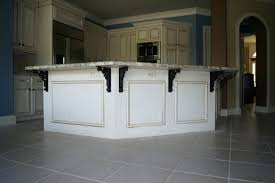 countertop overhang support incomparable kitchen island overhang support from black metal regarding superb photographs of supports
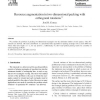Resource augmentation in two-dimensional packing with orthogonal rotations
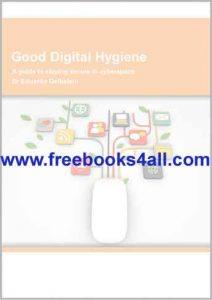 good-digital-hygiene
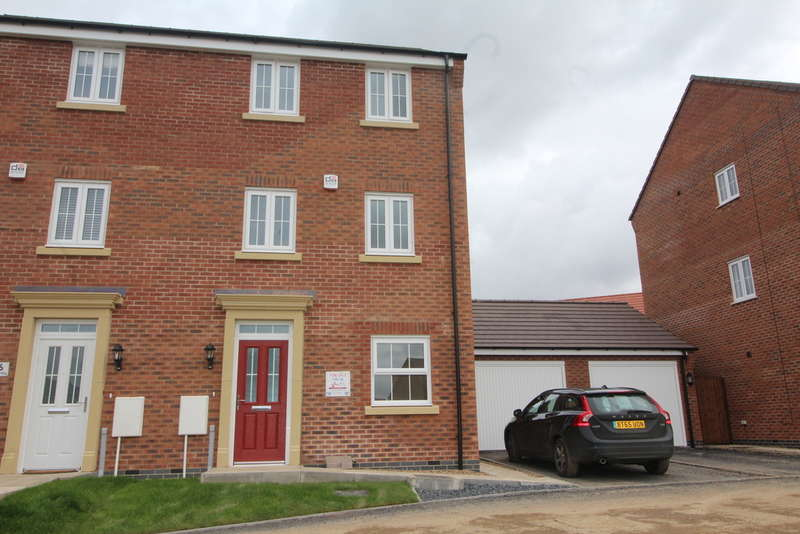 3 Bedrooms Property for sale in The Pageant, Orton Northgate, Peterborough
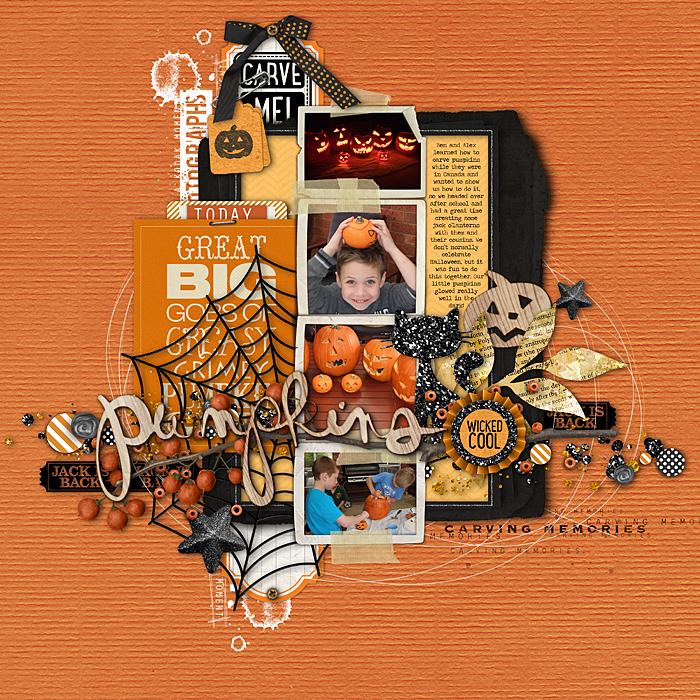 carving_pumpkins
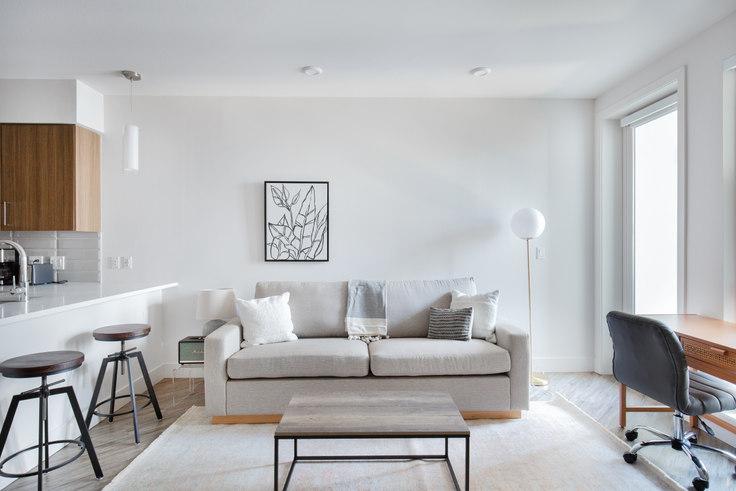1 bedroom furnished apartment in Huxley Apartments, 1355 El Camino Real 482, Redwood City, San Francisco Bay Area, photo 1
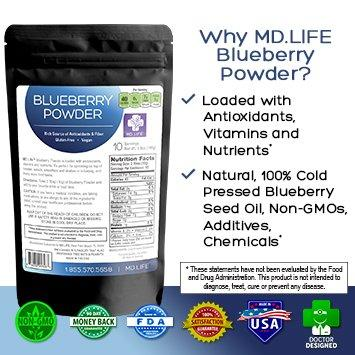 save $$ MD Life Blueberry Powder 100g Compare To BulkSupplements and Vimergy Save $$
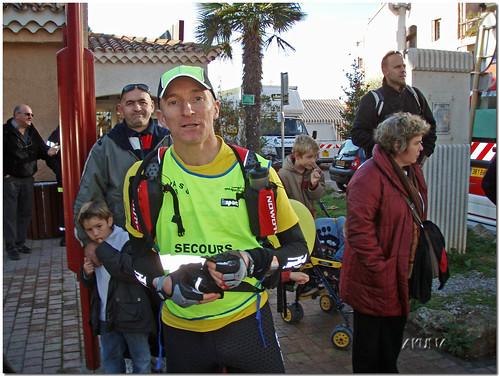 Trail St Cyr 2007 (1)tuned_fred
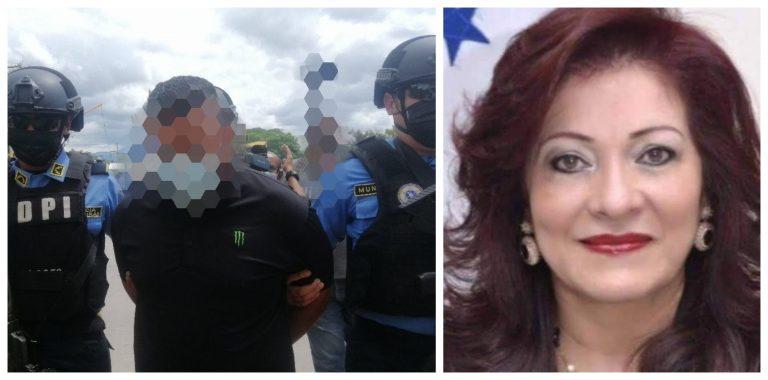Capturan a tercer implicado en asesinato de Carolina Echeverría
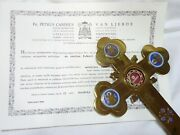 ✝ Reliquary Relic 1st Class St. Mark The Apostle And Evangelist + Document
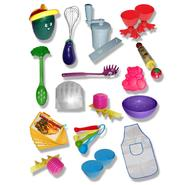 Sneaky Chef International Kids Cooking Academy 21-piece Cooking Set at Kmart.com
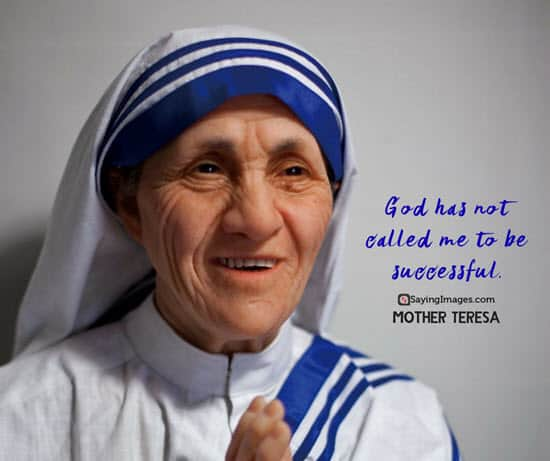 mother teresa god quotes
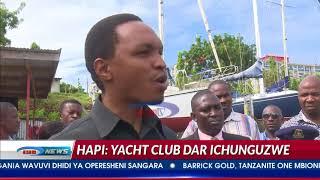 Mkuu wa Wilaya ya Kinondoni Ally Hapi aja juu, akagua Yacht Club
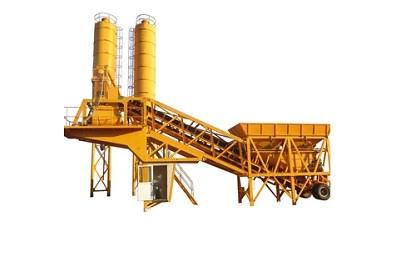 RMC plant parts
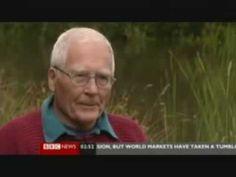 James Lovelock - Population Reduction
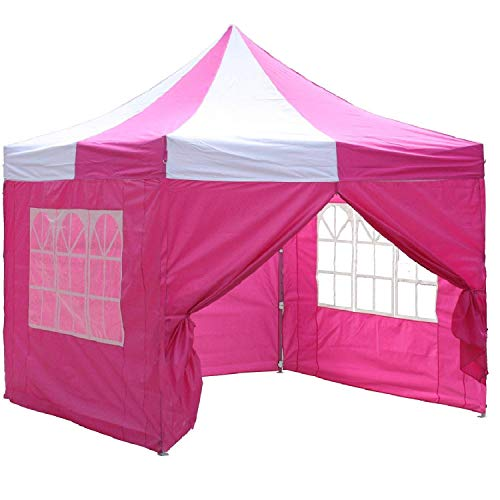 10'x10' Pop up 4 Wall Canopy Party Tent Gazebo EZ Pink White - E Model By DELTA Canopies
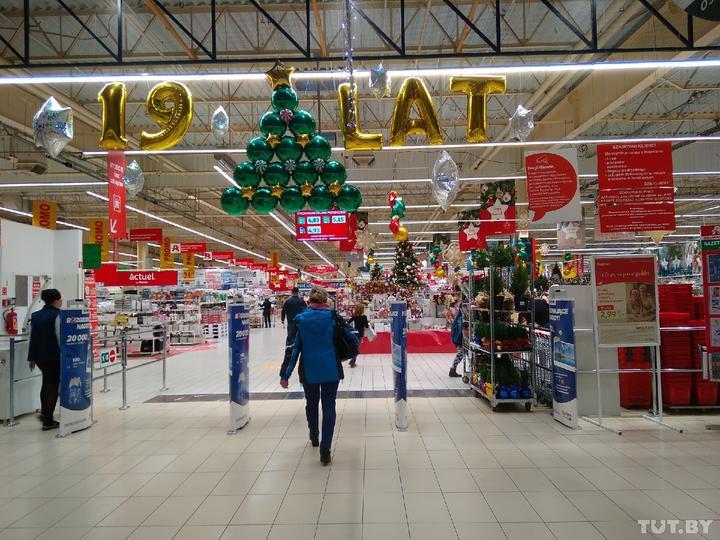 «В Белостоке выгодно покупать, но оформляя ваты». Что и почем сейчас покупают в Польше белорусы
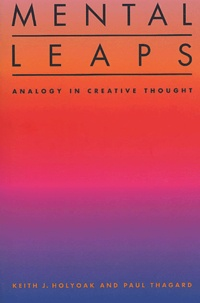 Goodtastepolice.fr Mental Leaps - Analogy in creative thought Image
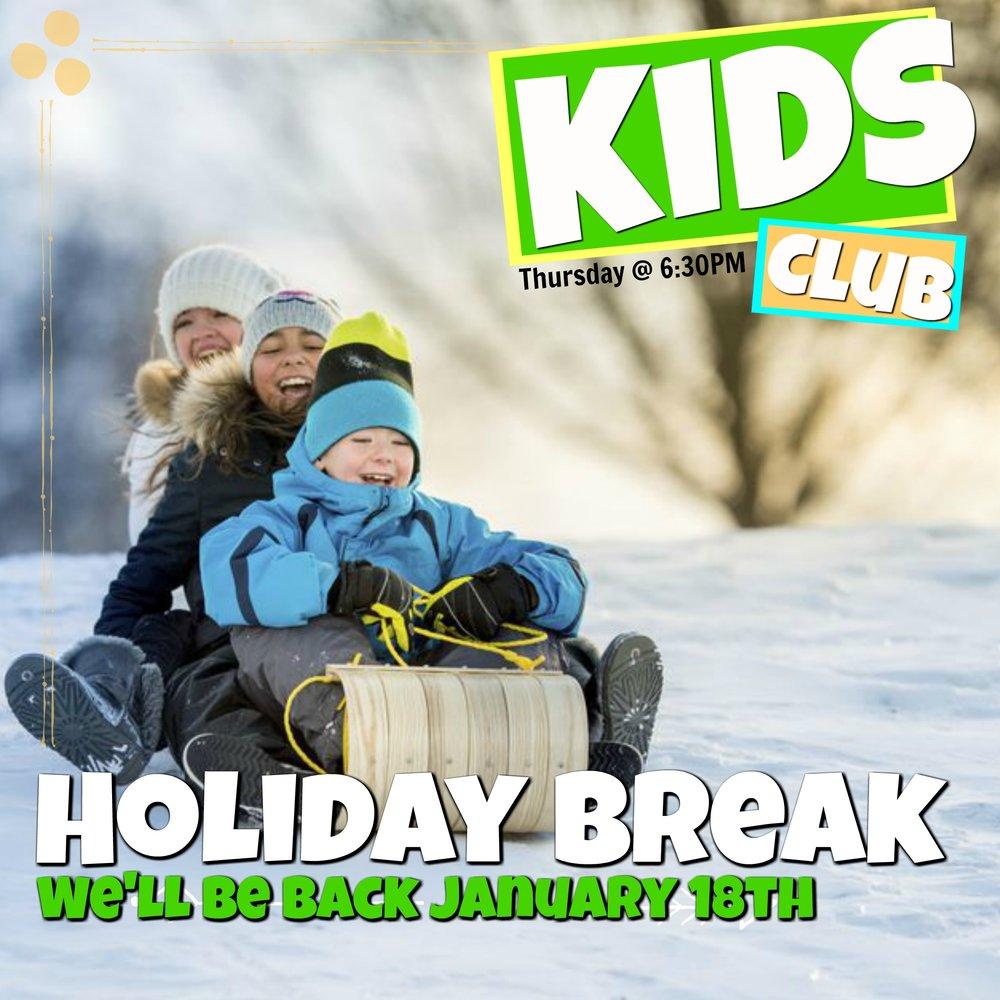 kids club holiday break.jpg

......

▶ _Activity_: Word for word, return the material above; the pictures stay out.

▶ _Answer section_:
 countertop overhang support incomparable kitchen island overhang support from black metal regarding superb photographs of supports
Resource augmentation in two-dimensional packing with orthogonal rotations
 good-digital-hygiene
 3 Bedrooms Property for sale in The Pageant, Orton Northgate, Peterborough
 carving_pumpkins
1 bedroom furnished apartment in Huxley Apartments, 1355 El Camino Real 482, Redwood City, San Francisco Bay Area, photo 1
 save $$ MD Life Blueberry Powder 100g Compare To BulkSupplements and Vimergy Save $$
 Trail St Cyr 2007 (1)tuned_fred
Capturan a tercer implicado en asesinato de Carolina Echeverría
 ✝ Reliquary Relic 1st Class St. Mark The Apostle And Evangelist + Document
 Sneaky Chef International Kids Cooking Academy 21-piece Cooking Set at Kmart.com
 mother teresa god quotes
 Mkuu wa Wilaya ya Kinondoni Ally Hapi aja juu, akagua Yacht Club
 RMC plant parts
 James Lovelock - Population Reduction
 10'x10' Pop up 4 Wall Canopy Party Tent Gazebo EZ Pink White - E Model By DELTA Canopies
 «В Белостоке выгодно покупать, но оформляя ваты». Что и почем сейчас покупают в Польше белорусы
 Goodtastepolice.fr Mental Leaps - Analogy in creative thought Image
 kids club holiday break.jpg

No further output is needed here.